PAGE EXCERPT:
The ad eschews mainstream campaign issues and instead focus on the Chancery Court, a legal system which Shawe blames for a business dispute that hurt her son’s company.

‘The Delaware court is too male, too white and anything but open,’ the ad’s narrator intones.

The 60-second ad shows Biden during a 2005 Senate hearing, in which he debated Elizabeth Warren, then a Harvard law professor.

The ad accuses Biden of defending the Chancery Court as Warren attacks it.

The transcript of the hearing shows that Warren was actually speaking about the bankruptcy courts, a separate forum of equity law, but Biden became briefly confused and referred to chancery court.

Delaware’s Court of Chancery oversees business disputes, though not bankruptcy, which is a federal matter.

The state’s chancery court has great influence due to the large number of companies that are incorporated in Delaware, which has business-friendly laws.

Both Biden and Warren, who are among top contenders for the Democratic presidential nomination, have called for the ad to be pulled.

‘The ad misrepresents Vice President Biden’s position in this exchange from 2005 by manipulating footage to suggest he means one court when he means another,’ Biden campaign national press secretary Jamal Brown told CBS News in a statement.

‘It’s a clear reminder of the way that third-party money poisons our politics with false attack ads, and it has no place in this race,’ he continued.

Warren also spoke out against the ad, even though it seems to cast her in a heroic light.

‘Elizabeth does not believe individual donors should have an outsized influence in this primary, and has consistently said that Super PACs or individuals with the means to finance ad campaigns on their own should stay out of the primary,’ her deputy communications director Chris Hayden said.

Shawe’s grudge seems to stem from a costly legal battle that her son’s translation company, TransPerfect, fought in Delaware’s chancery court in 2015.

In a landmark case, the head of the Delaware Chancery, Chancellor Andre Bouchard, ordered the dissolution of the company even though it was not in financial distress, but because its co-owners could not get along.

The court-ordered decision to sell TransPerfect came in 2015 after a chancellor concluded the feuding CEO’s Philip Shawe and Elizabeth Elting were ‘hopelessly deadlocked’ over significant matters and business decisions.

DATA:
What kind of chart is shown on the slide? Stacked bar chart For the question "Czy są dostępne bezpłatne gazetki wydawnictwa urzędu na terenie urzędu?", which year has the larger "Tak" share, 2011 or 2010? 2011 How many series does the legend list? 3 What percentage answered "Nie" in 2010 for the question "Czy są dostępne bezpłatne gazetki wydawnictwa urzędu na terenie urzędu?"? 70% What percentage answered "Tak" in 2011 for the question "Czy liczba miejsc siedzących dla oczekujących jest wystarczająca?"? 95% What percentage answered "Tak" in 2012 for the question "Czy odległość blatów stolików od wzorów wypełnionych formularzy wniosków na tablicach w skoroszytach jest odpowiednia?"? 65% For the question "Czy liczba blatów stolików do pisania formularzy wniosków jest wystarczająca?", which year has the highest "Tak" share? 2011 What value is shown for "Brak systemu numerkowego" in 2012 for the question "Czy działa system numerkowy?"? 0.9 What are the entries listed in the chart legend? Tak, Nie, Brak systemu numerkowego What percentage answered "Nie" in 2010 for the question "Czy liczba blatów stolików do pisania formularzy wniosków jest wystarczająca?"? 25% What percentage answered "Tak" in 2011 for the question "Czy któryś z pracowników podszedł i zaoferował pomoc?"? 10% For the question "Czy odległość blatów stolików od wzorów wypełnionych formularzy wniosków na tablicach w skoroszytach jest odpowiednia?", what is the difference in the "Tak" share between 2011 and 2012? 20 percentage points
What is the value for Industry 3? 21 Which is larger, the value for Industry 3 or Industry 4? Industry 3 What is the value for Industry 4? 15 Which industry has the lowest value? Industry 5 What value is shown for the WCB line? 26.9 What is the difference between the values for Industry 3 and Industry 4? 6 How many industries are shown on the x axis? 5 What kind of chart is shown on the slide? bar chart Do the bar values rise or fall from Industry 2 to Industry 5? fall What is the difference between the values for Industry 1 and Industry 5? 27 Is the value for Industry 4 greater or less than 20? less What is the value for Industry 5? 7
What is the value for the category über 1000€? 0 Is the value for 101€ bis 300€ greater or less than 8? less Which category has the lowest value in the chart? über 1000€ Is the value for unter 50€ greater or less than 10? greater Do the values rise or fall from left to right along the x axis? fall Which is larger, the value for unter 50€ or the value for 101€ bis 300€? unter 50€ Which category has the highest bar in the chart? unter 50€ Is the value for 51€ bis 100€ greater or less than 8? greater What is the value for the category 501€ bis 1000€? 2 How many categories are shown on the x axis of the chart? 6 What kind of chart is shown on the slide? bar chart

PROBLEMS AND TASKS:
A) For the article about the Chancery Court ad, decide whether each statement agrees with it, answering yes or no and quoting the words that settle it: (i) The ad runs 60 seconds. (ii) Delaware's Court of Chancery handles bankruptcy cases. (iii) TransPerfect was in financial distress when its dissolution was ordered.
B) In the article about the Chancery Court ad, who ordered TransPerfect's dissolution?
C) Carry on the article about the Chancery Court ad, picking up right after its final sentence.
The listing has nothing to do with the article about the Chancery Court ad.

ANSWERS BY ITEM NUMBER:
A)
(i) Yes: "The 60-second ad shows Biden during a 2005 Senate hearing"
(ii) No: "Delaware’s Court of Chancery oversees business disputes, though not bankruptcy, which is a federal matter."
(iii) No: "ordered the dissolution of the company even though it was not in financial distress"

B) Chancellor Andre Bouchard, head of the Delaware Chancery.

C)
Shirley Shawe owned 1 percent of the company at the time of the forced sale, which resulted in her son Philip Shawe gaining ownership by bidding in the public auction.

Shirley Shawe launched a crusade against the chancery courts, however, lobbying lawmakers to banned forced sales like the one of TransPerfect.

‘When a judge makes a precedent and makes a ruling to just sell a privately held company, then why would other people be motivated to start a company and why would they be motivated to incorporate in the state of Delaware? If someone is just going to take their private property?’ Shawe told WMDT-TV in 2017.

Shawe has said through a spokesperson that she is a Republican and did not intend to boost Warren with her ad.

She has vowed to run to run the TV ads in spite of the candidates’ protests, and has also reportedly ordered print newspaper ads on the subject.

What is a Court of Chancery?

Chancery courts began with petitions to the Lord Chancellor of England, and developed into a parallel legal system along with common law courts.

Chancery dealt with issues of equity, or what is fair, rather than matters of law, and had a looser set of rules to speed to pace of proceedings.

Instead of judges, they had chancellors, and had jurisdiction over trusts and estates, guardianship over children and ‘lunatics’.

They also handled lawsuits requesting something other than financial damages, such as an order requiring a party to perform a specific act.

Some states in the early U.S. republic replicated this dual legal system, but the two systems were merged in England in 1875.

Today, the U.S. Bankruptcy Court operates as a court of equity at the federal level, and several states maintain separate court systems for matters of law and equity.

Delaware, Mississippi, New Jersey, and Tennessee still make a distinction between a ‘court of law’ and chancery court.